Sevgili Peygamberimiz SAV, Din nasihattir, diyor. İnsanlar düşünsünler diye Kuran'daki ayet tekrarları bu mahiyettedir.
Ben de acizane bu mailleri ve yazıları, okuyan dostlarımız, bir anlık da olsa, dünyanın geçici olduğunu ve ahireti unutmasınlar diye gönderiyorum..
Facebook demişken, bugün akla kapı açmak için şunu paylaştım:
“Kuran Allah kelamıdır:
Günümüz teknolojisiyle keşfedilmiştir ki
gelmiş geçmiş, yaşayan milyarlarca insanın parmak izi farklıdır.
Hz. Muhammed SAV 1400 sene önce
Bilmesi mümkün mü farklı parmak izini?
"Biz parmak uçlarına varıncaya kadar yeniden yapmaya kadiriz" (Kıyame,4)
Hayırlı Cumalar”
Şimdi bu sene babam yaşlanıp çabuk yorulduğu için Cuma‘ya gitmiyorum. Iyi ki gitmiyorum. Önceden namazdan sonra AVM’ye yemeğe gidiyorduk ve neredeyse tüm günüm bitiyordu.
Ömür, doğum ile ölüm arasında geçen zaman dilimi, insanoğluna bahşedilen en büyük nîmet ve paha biçilmez bir sermayedir. İnsanın en kıymetli sermayesi ömrüdür.
Vaktin önemi, Türk atasözünde “Vakit, nakittir.” ifadesiyle vurgulanmaktadır. Çünkü vakit içerisinde nakit kazanmak mümkün olduğu halde, nakitle kaybedilen vakti kazanmak mümkün değildir.
İnsana verilen ömür bir buz misali devamlı eriyip tükenmektedir. İşte, yaşantımıza yön verecek hayatın içinden ibretli bir olay…
Bağdat’ta ağustos sıcağı ortalığı yakıp kavurmaktaydı. Herkes, serinleyeceği gölge bir yer, ferahlatacak bir rüzgâr arıyordu. Çarşı-pazar kurulmuş, alışveriş başlamıştı.
Bu arada bir adam, yüksek dağların mağaralarından getirdiği buzları satıyordu. Buz kalıpları eriyip ziyan olmadan bir an önce onları satmalıydı. Gel gör ki, ekonomik durgunluk sebebiyle fazla buz satılmıyordu.
Öğle sıcağı bastırınca buzlar yavaş yavaş erimeye başladı. “Mal canın yongasıdır!” ya; tek sermayesi olan buzlarının gözü önünde eridiğini görmek, adamın içini de eritiyordu.
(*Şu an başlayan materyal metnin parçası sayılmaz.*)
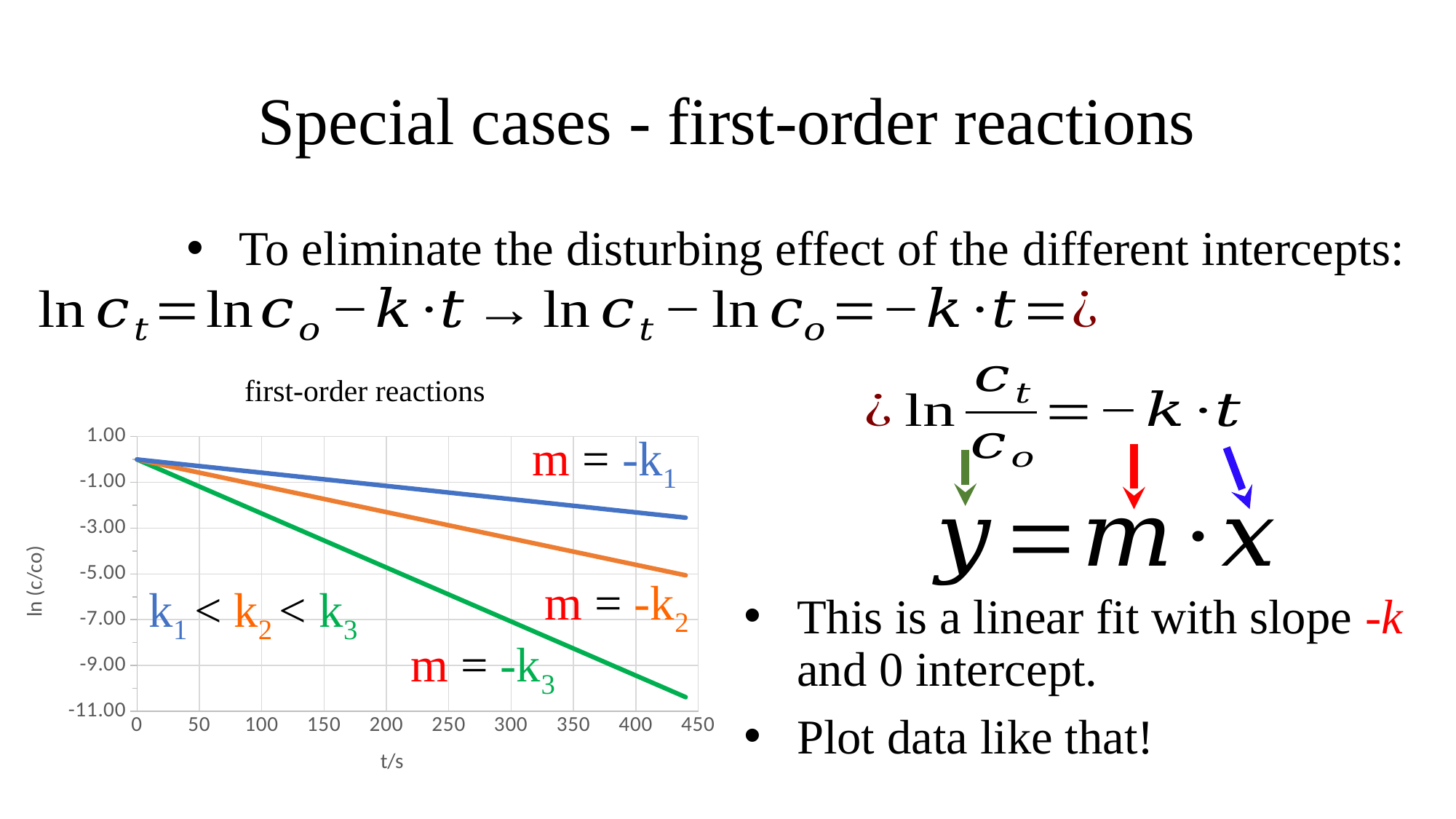
What is the label of the x axis of the chart? t/s At t/s = 200, is the value of the green line greater or less than -3.00? less At t/s = 300, which line has the larger value: the orange line or the green line? orange Which line is highest at t/s = 400: the blue, orange or green line? blue What kind of chart is shown on the slide? line chart At t/s = 400, is the value of the orange line greater or less than -3.00? less What is the title of the chart? first-order reactions At t/s = 400, is the value of the blue line greater or less than -3.00? greater Do the plotted lines rise or fall as t/s increases? fall How many lines are plotted in the chart? 3 Which line is lowest at t/s = 400: the blue, orange or green line? green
Erimenin hızlanmasıyla içi yanan adam şöyle bağırmaya başladı: “Sermayesi sürekli tükenen bu fakirden buz alan yok mu?”
O sırada talebeleriyle oradan geçmekte olan büyük veli Cüneyd-i Bağdadî bu sözleri duyunca birden durdu ve olduğu yere çöktü. Başını ellerinin arasına aldı.
Talebeler telaşlandılar ve “Ne oldu hocam?” diye sordular. Cüneyd-i Bağdadî, “Şu adamın söylediklerine dikkat edin!” diyerek, buz satıcısının tarafına baktı.
Adam, içinin yandığı sesinden belli olacak şekilde sürekli bağırıyordu: “Sermayesi tükenen buzcudan alışveriş yapan yok mu?” Büyük veli şunları söyledi talebelerine:
“Bu sözler beni sarstı. Eriyenin sadece buzlar değil, aynı zamanda ömrüm olduğunu farkettim. Sıcak, adamın maddî sermayesi olan buzları eritip tükettiği gibi, zaman da asıl sermayemiz olan ömrümüzü tüketiyor. Saniye saniye, dakika dakika ömür buzumuz eriyor, hissedebiliyor musunuz? Sahip olduğunuz en değerli sermaye ömürdür. Adamın buzlarının erimesine olduğu kadar, ömürlerinin boşa tükenmesine karşı içi sızlamayanlara yazıklar olsun…”
Talebeler ayak üstü unutamayacakları iyi bir ders almış, çok etkilenmişlerdi. Düşüne düşüne yollarına devam ettiler.
Allah hakikati idrak ettirip zamanımızı verimli kullanmamızı nasip eylesin.